● Quoted passage:
Business World
Friday-Saturday, December 4-5, 1998
By PATRISHA JOAN F. DE LEON, MANOLO A. SERAPIO, JR., YASMIN LEE G. ARPON Reporters with LEOTES MARIE T. LUGO AND MARICRIS C. CARLOS Senior Reporters
Hong Kong-based Cathay Pacific Airways Ltd. is not returning to the negotiating table unless certain changes were made in the “current form” of Philippine Airlines, Inc. (PAL).
Still, President Estrada has not given up on a possible PAL-Cathay merger, even if the two parties are no longer keen on pursuing their negotiations.
But if worse comes to worst, Lucio Tan might end up saying – and retaining control of – PAL.
Finance Secretary Edgardo Espiritu yesterday said Mr. Tan, who controls a 70% interest in the airline, is willing to infuse fresh funds should a strategic partner is not found.
Mr. Estrada, in an interview at his North Greenhills residence in San Juan yesterday morning, said Cathay wrote him a letter “expressing an interest to reopen talks.”
But in a telephone interview with BusinessWorld, Cathay regional manager for Taiwan and the Philippines Peter Foster said the Hong Kong-based carrier is “not prepared” to reopen talks with PAL.
“Cathay will not negotiate with PAL in its current form. This is our bottom line and there’s nothing anybody can say or do to change that,” he said, Mr. Foster, however, refused to elaborate on the specific problems in PAL’s “form” that turned off Cathay.
Both sides have admitted that the main cause of the talk’s failure was the issue of management control.
Mr. Foster would neither confirm nor deny the letter to Mr. Estrada. He would only say that Cathay management is willing to meet with Mr. Estrada but only to discuss other forms of participation in Philippine air transport.
“If the (Estrada) government wants us to get involved in Philippine aviation or even in Philippine Airlines, it would have to be in some form or another,” he said.
Mr. Foster declined to discuss specifics, saying the Cathay management would rather meet with Mr. Estrada first before going public with anything.
“The Cathay management wrote me a letter (informing me) that they are still available for another negotiation. So let us not lose hope,” Mr. Estrada said.

● Excerpted records:

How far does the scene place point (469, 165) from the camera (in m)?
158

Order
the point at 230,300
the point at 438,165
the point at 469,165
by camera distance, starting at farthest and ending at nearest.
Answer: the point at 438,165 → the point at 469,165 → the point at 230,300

● Directions:
1 - Answer these from the Cathay-PAL article, one line each:
(a) What share of the airline does Lucio Tan control?
(b) Where was President Estrada interviewed yesterday morning?
(c) What did both sides admit was the main cause of the talks' failure?
2 - Why, according to the Cathay-PAL article, did Peter Foster decline to discuss specifics? Answer in one to three sentences.
3 - Please continue the Cathay-PAL article from its last sentence.

● Answer set:
1 -
(a) A 70% interest.
(b) At his North Greenhills residence in San Juan.
(c) The issue of management control.

2 - Peter Foster declined to discuss specifics because Cathay's management would rather meet with Mr. Estrada first before going public with anything.

3 -
He said he will arrange a meeting between Cathay officials and Mr. Tan who, he said, is in still in Guam.
“I’m just waiting for the return of Mr. Tan. I’ll talk to him if there are still a chance for them (PAL and Cathay) to come into an agreement. So, I’m not giving up because the management of Cathay said they are willing to renegotiate,” he added.
DEBT OF GRATITUDE
Mr. Estrada, who feels the government is indebted to Cathay after it agreed under a “wet lease” agreement to service domestic routes left open when PAL shut down operations last Sept. 23, said he will try to convince Mr. Tan to reconsider.
“We owe it to Cathay. When I asked for their help during the strike, they responded. In one way or another, it solved the problem of the businesses that were affected (by the PAL shut-down). So I think I will talk it over with them (Mr. Tan and Cathay),” he added.
The President, however, could not say when he will set a meeting between the two parties. “That I cannot answer you. I think days, weeks, maybe months. But I hope PAL will have enough money to continue their flights, their operations (even without a new partner),” he said.
A PAL board member, speaking on condition of anonymity, did say the flag carrier can stand on its own.
The PAL official said this, in fact, was the finding of the two foreign consultants hired by PAL to assess its financial status and prepare its rehabilitation plan.
The official said Mr. Tan, on his own, could easily raise the needed $150 million to finance PAL’s rehabilitation.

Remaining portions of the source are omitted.